__Task prompt__. Recast the lines running from the one containing "What is the measured" through the one containing "2.40 meters" as a JSON list of strings, with one string per line and blank lines omitted.

++++ Data

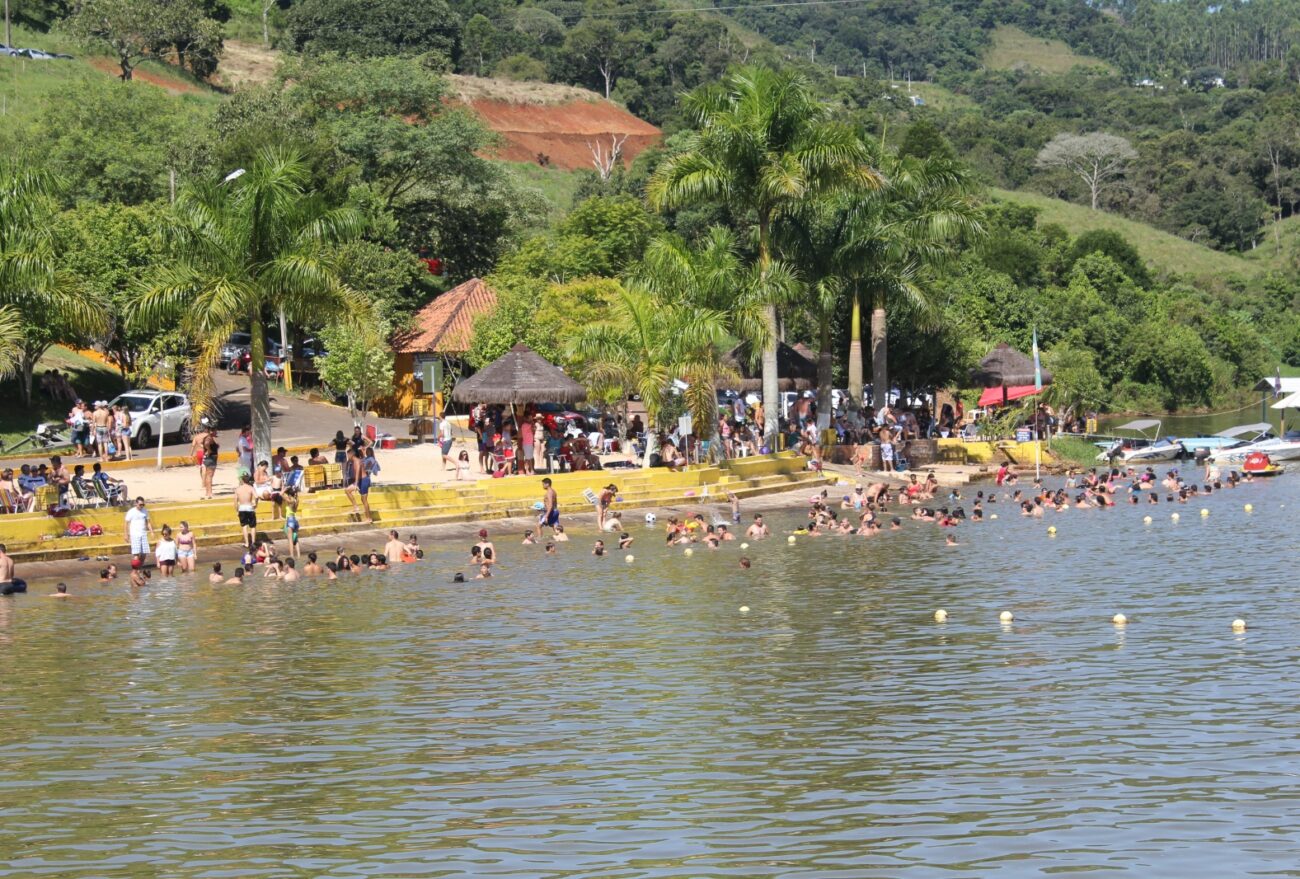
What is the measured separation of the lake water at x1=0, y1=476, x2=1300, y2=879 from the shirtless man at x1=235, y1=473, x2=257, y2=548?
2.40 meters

++++++++
++++ Data

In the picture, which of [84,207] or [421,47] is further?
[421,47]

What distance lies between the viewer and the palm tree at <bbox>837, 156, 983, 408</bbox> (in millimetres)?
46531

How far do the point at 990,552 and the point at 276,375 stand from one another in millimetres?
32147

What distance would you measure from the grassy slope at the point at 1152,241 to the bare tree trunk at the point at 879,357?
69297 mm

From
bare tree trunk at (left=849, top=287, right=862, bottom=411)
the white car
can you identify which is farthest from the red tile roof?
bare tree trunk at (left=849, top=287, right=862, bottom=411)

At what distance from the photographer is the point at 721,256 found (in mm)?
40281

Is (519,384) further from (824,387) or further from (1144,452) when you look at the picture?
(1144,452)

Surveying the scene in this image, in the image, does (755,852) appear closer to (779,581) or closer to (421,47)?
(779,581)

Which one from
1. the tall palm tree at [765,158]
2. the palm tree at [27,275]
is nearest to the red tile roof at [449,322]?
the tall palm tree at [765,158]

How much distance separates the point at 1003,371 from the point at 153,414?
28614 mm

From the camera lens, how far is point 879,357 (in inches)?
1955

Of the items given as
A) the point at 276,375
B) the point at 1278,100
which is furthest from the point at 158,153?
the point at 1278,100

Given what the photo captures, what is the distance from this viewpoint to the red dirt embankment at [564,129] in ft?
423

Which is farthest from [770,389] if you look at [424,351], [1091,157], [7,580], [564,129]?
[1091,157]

++++++++

__Expected answer__.
[
  "What is the measured separation of the lake water at x1=0, y1=476, x2=1300, y2=879 from the shirtless man at x1=235, y1=473, x2=257, y2=548?",
  "2.40 meters"
]